*Task description*. Every line of the records below from the line with "Closeup of several" up to and including the line with "Cruise ship liner" must be reproduced exactly, and no line outside that range.

*Records*.
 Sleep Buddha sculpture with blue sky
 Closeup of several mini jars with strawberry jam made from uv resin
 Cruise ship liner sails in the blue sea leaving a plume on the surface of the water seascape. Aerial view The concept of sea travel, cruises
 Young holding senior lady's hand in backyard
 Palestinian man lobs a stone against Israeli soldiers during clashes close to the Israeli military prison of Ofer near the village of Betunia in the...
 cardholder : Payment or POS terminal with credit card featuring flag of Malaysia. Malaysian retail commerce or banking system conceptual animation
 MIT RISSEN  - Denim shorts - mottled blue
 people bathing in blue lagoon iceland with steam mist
==
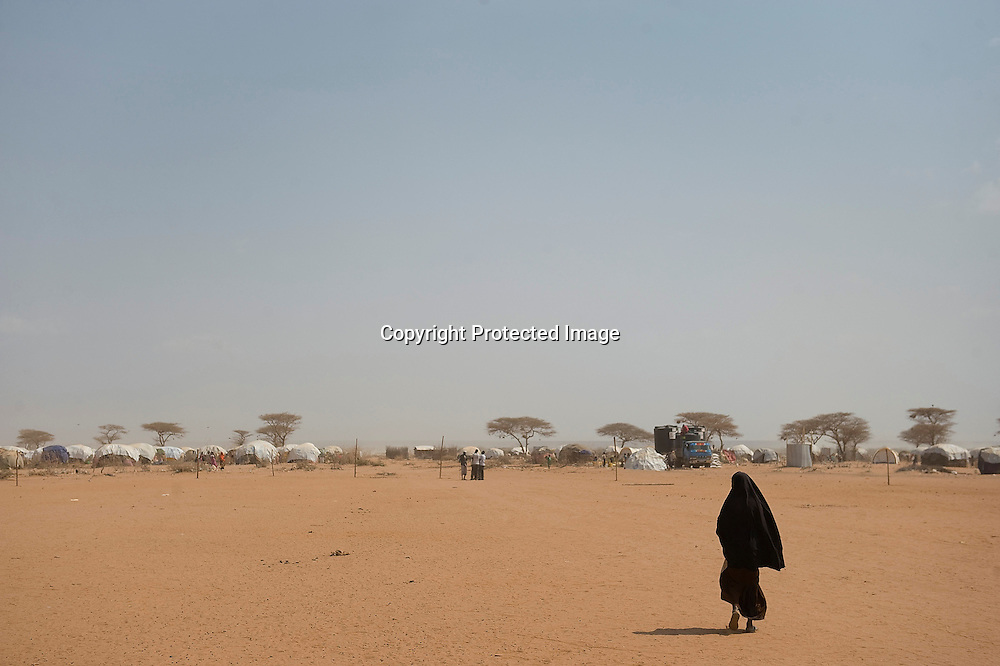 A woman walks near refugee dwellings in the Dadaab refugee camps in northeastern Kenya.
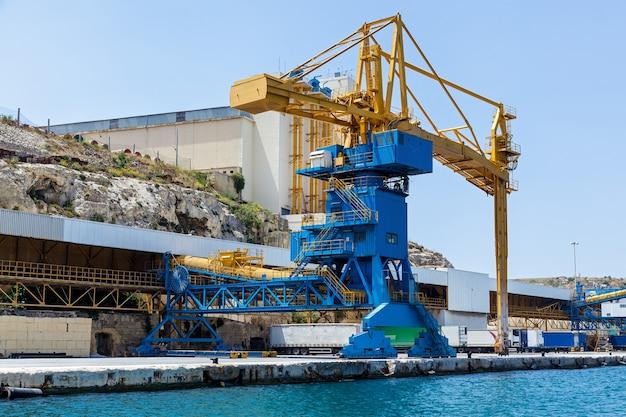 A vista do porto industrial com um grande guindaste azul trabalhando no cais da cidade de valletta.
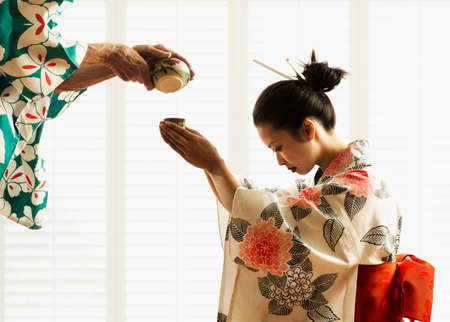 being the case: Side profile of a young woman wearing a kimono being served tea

*Response to the task*.
 Closeup of several mini jars with strawberry jam made from uv resin
 Cruise ship liner sails in the blue sea leaving a plume on the surface of the water seascape. Aerial view The concept of sea travel, cruises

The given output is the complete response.